Même avec l'argile de ma propre âme.
Je te bâtirai des colonnes.
Même avec mes propres ossements.
Grâce à ta jeune génération, on s'amusera à nouveau.
Nous ne cessons de pleurer, tellement tu nous manques.
Même si je meurs à 100 ans, je resterai debout dans ma tombe.
Afin de faire disparaître le mal avec mon grognement.

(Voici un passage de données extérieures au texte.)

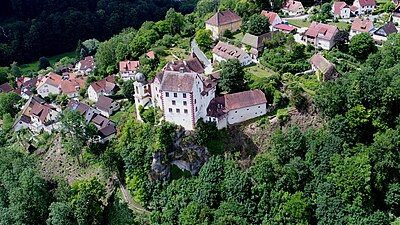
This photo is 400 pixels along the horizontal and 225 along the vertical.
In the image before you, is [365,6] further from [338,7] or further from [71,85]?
[71,85]

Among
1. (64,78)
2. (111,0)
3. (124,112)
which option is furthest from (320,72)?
(111,0)

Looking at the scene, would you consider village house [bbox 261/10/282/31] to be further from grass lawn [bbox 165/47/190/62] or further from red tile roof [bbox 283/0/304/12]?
grass lawn [bbox 165/47/190/62]

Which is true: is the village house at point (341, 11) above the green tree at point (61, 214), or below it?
above

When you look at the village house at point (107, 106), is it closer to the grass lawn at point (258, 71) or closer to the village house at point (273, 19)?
the grass lawn at point (258, 71)

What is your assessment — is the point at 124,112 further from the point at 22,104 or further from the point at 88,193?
the point at 22,104

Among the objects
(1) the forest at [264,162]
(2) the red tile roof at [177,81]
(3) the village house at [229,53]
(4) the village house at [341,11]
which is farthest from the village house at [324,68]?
(4) the village house at [341,11]

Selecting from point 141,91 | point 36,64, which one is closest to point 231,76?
point 141,91
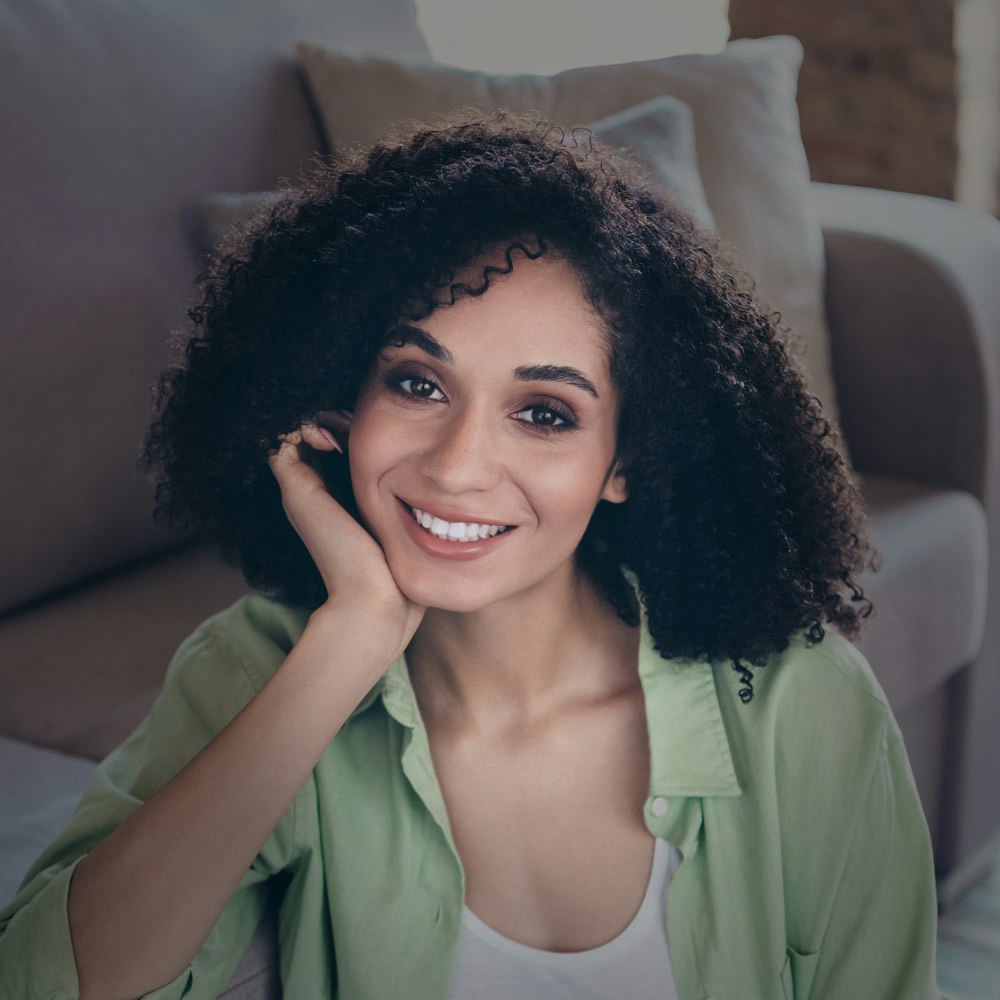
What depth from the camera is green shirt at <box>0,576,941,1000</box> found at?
989mm

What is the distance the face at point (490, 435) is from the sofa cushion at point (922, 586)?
2.11ft

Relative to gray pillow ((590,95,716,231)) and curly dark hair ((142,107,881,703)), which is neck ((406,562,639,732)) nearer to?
curly dark hair ((142,107,881,703))

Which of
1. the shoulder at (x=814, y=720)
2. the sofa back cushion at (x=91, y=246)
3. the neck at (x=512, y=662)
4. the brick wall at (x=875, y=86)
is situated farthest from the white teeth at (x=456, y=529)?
the brick wall at (x=875, y=86)

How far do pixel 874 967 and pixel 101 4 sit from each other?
1402 mm

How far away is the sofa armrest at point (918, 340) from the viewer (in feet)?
5.97

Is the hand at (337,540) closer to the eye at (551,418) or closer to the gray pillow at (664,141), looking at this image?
the eye at (551,418)

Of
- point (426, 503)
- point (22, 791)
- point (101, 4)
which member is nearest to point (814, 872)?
point (426, 503)

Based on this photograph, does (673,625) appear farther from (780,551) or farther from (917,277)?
(917,277)

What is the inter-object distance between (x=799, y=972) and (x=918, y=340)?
3.58 feet

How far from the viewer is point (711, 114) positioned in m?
1.86

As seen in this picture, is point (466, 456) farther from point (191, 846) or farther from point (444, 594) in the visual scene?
point (191, 846)

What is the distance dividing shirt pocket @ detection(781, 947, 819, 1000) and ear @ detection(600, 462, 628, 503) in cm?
39

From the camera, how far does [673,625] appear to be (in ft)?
3.56

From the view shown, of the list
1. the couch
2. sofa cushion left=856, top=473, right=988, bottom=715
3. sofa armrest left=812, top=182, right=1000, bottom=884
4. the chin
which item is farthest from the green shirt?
sofa armrest left=812, top=182, right=1000, bottom=884
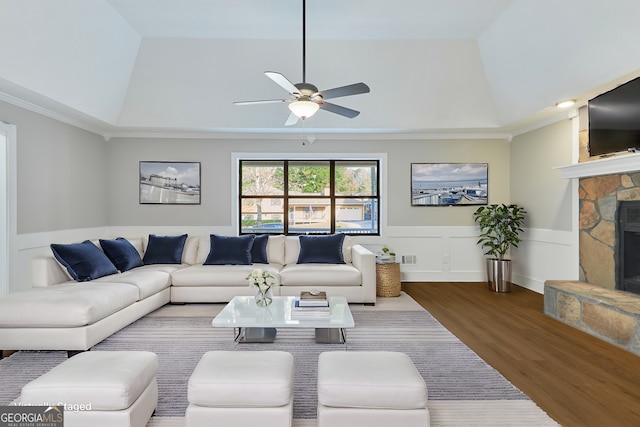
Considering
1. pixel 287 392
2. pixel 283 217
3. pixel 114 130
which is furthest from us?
pixel 283 217

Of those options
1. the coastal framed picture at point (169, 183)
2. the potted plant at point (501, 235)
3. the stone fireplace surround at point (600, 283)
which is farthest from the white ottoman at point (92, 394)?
the potted plant at point (501, 235)

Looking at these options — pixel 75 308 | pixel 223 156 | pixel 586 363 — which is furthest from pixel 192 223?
pixel 586 363

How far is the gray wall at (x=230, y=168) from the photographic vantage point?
6.21 m

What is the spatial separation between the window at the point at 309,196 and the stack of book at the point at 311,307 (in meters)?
2.94

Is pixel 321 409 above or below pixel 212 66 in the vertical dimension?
below

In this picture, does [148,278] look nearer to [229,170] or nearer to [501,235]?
[229,170]

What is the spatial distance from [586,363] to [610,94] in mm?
2864

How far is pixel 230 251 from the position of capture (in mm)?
5148

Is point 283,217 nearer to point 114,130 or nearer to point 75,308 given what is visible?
point 114,130

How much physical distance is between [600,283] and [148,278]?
210 inches

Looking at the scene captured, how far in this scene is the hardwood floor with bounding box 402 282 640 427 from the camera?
2.35 m

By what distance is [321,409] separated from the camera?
76.2 inches

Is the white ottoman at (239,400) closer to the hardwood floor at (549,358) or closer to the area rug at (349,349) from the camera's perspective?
the area rug at (349,349)

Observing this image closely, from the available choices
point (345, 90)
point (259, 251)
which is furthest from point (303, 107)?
point (259, 251)
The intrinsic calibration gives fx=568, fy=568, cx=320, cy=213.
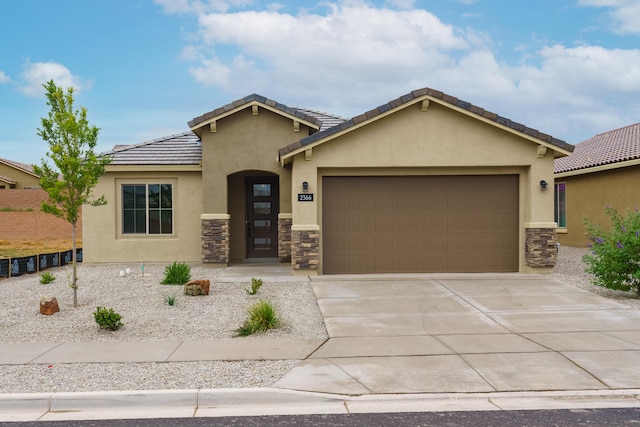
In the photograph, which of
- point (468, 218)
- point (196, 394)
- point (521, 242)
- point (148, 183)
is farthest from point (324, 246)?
point (196, 394)

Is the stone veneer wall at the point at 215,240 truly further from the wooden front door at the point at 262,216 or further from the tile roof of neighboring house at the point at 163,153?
the tile roof of neighboring house at the point at 163,153

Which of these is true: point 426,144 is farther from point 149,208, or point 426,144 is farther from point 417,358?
point 149,208

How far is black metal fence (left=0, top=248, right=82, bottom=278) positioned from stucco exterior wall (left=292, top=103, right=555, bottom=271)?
822 centimetres

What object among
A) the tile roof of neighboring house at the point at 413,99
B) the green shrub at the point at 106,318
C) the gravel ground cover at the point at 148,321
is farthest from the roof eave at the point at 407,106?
the green shrub at the point at 106,318

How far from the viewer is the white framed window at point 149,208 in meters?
17.0

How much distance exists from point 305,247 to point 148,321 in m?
5.15

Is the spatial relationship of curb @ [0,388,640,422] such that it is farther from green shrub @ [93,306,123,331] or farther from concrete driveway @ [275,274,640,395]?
green shrub @ [93,306,123,331]

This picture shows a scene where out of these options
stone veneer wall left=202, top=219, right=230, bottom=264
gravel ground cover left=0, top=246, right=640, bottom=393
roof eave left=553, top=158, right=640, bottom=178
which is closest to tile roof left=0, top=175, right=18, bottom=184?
gravel ground cover left=0, top=246, right=640, bottom=393

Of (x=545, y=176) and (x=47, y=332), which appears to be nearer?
(x=47, y=332)

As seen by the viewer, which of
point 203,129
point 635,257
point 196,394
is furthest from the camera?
point 203,129

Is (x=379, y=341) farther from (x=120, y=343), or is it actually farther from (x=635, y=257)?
(x=635, y=257)

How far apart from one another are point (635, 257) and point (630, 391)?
18.9 ft

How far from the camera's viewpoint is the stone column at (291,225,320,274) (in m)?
13.8

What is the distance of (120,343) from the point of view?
26.6 ft
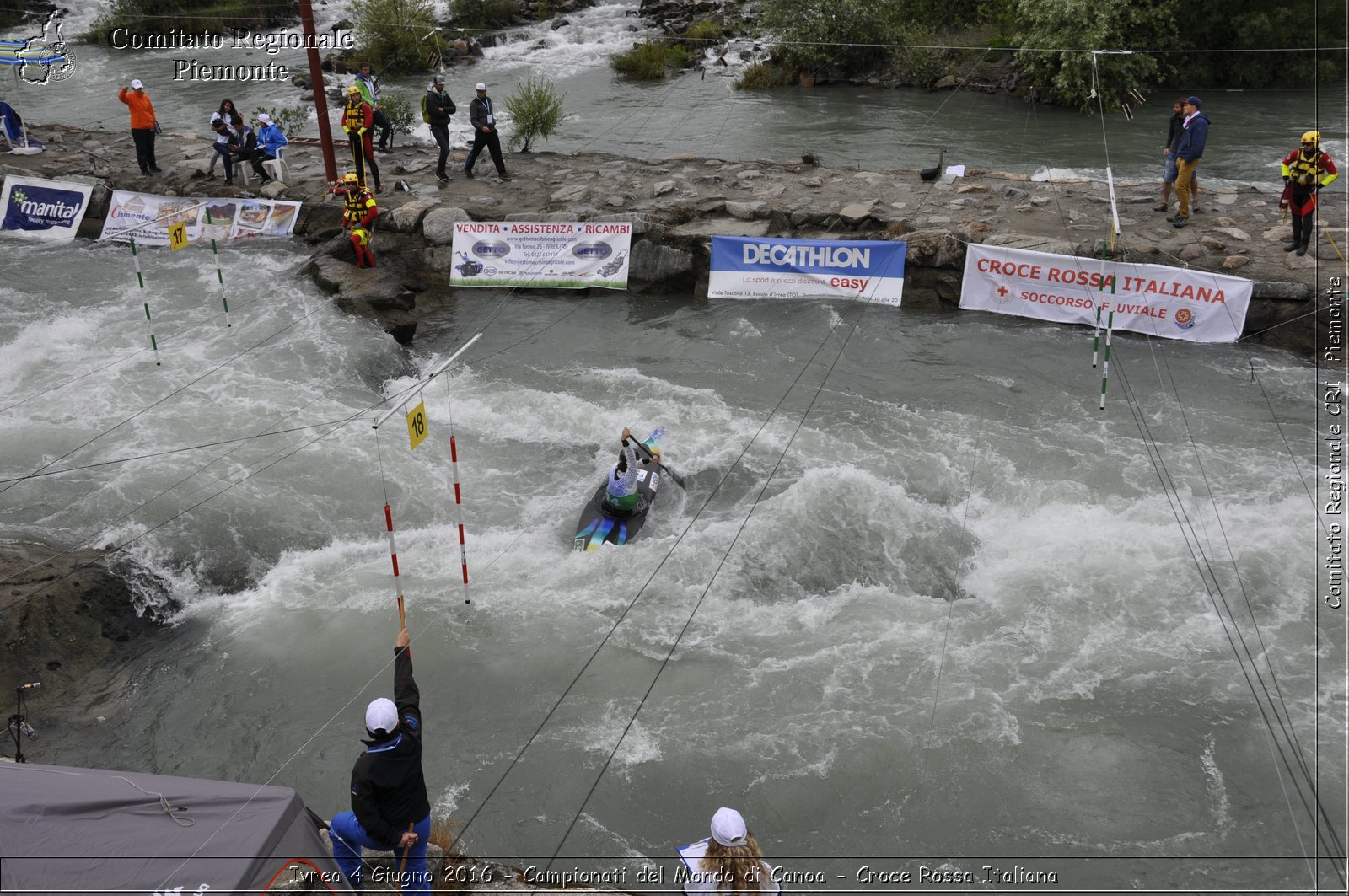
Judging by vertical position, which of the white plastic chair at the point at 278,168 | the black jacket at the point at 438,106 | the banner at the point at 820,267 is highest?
the black jacket at the point at 438,106

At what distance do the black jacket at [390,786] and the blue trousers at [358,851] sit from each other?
111 millimetres

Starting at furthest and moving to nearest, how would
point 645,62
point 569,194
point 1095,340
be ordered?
point 645,62 → point 569,194 → point 1095,340

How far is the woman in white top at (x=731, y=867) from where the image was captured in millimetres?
4832

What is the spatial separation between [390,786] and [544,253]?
11385 millimetres

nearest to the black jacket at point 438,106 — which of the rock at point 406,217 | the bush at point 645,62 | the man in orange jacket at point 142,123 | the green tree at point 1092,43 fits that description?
the rock at point 406,217

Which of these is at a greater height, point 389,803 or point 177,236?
point 177,236

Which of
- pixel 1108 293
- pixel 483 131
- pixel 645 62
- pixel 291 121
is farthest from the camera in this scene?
pixel 645 62

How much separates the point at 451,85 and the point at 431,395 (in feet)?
57.8

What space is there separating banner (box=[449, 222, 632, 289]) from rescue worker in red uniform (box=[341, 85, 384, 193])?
2.10 metres

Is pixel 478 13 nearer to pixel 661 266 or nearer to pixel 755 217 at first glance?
pixel 755 217

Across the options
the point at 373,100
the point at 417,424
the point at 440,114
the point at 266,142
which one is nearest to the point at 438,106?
the point at 440,114

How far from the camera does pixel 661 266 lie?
15.6m

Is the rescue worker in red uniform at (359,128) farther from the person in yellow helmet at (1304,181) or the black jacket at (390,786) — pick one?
the person in yellow helmet at (1304,181)

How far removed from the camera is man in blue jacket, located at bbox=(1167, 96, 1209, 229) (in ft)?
44.5
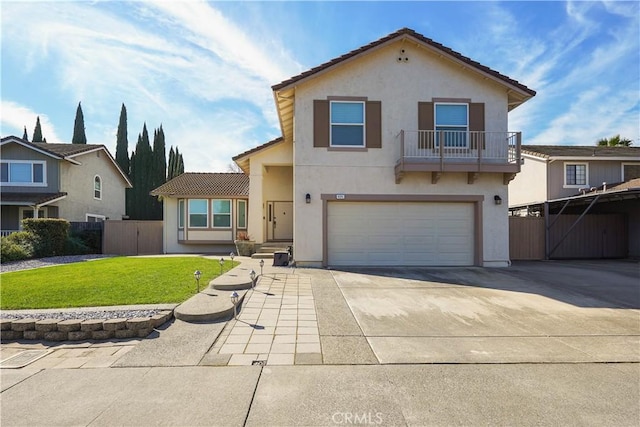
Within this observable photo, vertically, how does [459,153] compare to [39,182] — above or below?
above

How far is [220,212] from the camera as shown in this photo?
55.8 ft

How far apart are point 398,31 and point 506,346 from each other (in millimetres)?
10983

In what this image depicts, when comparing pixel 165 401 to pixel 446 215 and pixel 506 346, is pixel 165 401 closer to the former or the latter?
pixel 506 346

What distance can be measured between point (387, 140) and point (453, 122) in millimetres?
2624

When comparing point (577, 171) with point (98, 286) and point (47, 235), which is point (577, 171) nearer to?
point (98, 286)

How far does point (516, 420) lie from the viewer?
2.99 m

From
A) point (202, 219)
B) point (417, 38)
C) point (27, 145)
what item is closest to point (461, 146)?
point (417, 38)

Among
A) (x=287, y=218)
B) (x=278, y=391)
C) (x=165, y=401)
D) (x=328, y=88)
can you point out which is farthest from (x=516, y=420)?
(x=287, y=218)

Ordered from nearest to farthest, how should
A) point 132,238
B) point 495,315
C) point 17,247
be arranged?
point 495,315 < point 17,247 < point 132,238

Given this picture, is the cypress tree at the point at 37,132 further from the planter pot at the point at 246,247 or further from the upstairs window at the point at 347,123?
the upstairs window at the point at 347,123

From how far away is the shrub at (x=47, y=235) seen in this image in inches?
555

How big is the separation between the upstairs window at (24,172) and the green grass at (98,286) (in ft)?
42.5

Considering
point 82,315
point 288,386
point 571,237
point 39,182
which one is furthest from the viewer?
point 39,182

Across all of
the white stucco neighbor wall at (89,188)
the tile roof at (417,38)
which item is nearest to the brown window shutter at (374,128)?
the tile roof at (417,38)
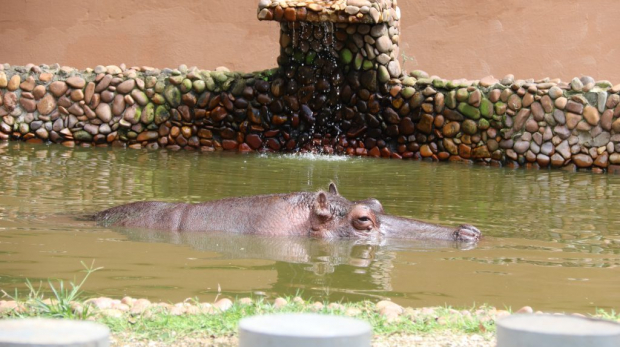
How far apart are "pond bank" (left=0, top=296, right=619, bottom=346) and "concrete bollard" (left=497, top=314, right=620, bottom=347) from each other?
86 cm

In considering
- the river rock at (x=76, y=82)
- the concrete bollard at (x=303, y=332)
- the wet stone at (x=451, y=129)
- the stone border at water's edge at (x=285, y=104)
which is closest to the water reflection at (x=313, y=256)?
the concrete bollard at (x=303, y=332)

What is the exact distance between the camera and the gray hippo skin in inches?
256

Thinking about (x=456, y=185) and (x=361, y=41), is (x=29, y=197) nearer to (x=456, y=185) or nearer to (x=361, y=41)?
(x=456, y=185)

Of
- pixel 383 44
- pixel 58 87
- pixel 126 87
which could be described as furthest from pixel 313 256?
pixel 58 87

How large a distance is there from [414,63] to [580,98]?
343cm

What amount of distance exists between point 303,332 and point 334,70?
1257cm

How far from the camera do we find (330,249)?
622cm

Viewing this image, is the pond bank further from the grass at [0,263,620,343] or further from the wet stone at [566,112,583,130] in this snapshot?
the wet stone at [566,112,583,130]

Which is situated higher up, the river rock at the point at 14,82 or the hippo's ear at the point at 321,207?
the river rock at the point at 14,82

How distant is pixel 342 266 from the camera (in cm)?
571

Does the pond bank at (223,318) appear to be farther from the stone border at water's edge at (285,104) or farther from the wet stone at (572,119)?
the stone border at water's edge at (285,104)

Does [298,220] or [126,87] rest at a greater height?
[126,87]

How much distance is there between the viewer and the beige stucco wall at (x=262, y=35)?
15.4 m

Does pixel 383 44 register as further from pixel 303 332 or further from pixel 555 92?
pixel 303 332
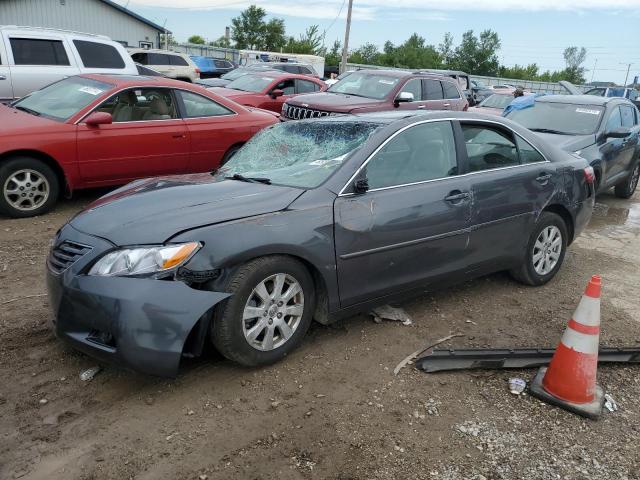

Je suis vieille mais je peux rajeunir pour vivre une nouvelle vie aux côtés de mes enfants.Simin Behbahani
Son immense intense regard, éternellement cerclé de Khôl et brûlant de présence au monde même si le monde, il y a sept ans, s’était dérobé à ses yeux plongés dans la nuit après une opération au laser qui leur fut fatale, s’était déjà replié, il y a près de deux semaines, derrière les rideaux des paupières qui ne se lèveront plus, sont tombés comme dans un dernier cri d’amour ou de colère, d’amour et de colère. La grande poétesse Simin Behbahani, plongée dans le coma depuis son hospitalisation, le 6 août dernier, au Pars Hospital de Téhéran, s’en est allée ce mardi à 5h du matin. Son immense regard cerclé de poudres noires qui chantent, avec Attâr, une nuit de «chandelle, feu et larmes», et ses lèvres carmines de pigments portant «soie et rubis des joues et lèvres» pillées des Vénus de Rûmi, se sont dévêtues de leurs pigments pour se taire, comme dans un dernier affront à l’affront; celui qui guidait l’encre frêle et rebelle de ses doigts ailés comme un chant tzigane «en hommage à l’existence», «pour l’amour de la liberté » et «crie de la terreur de cette nuit», chante et crie car, «pour ne pas mourir, il faut assassiner le silence»; ses doigts ailés comme le chant entêtant et entêté d’un canari qui «en chantant a répandu des perles» et qui, comme elle, « sera éternel, il ne mourra pas» : «A sa mort, la vie renaîtra de ses mélodies», comme elle renaîtra des vers aussi enivrants que subversifs de cette poétesse qui, pour déplorer «la fin d'un printemps verdoyant, ensanglanté à cause des fous qui règnent sur terre», n’en aura pas moins passé sa vie à tisser, par ses poèmes, «un ciel de plénitude» dans la débâcle.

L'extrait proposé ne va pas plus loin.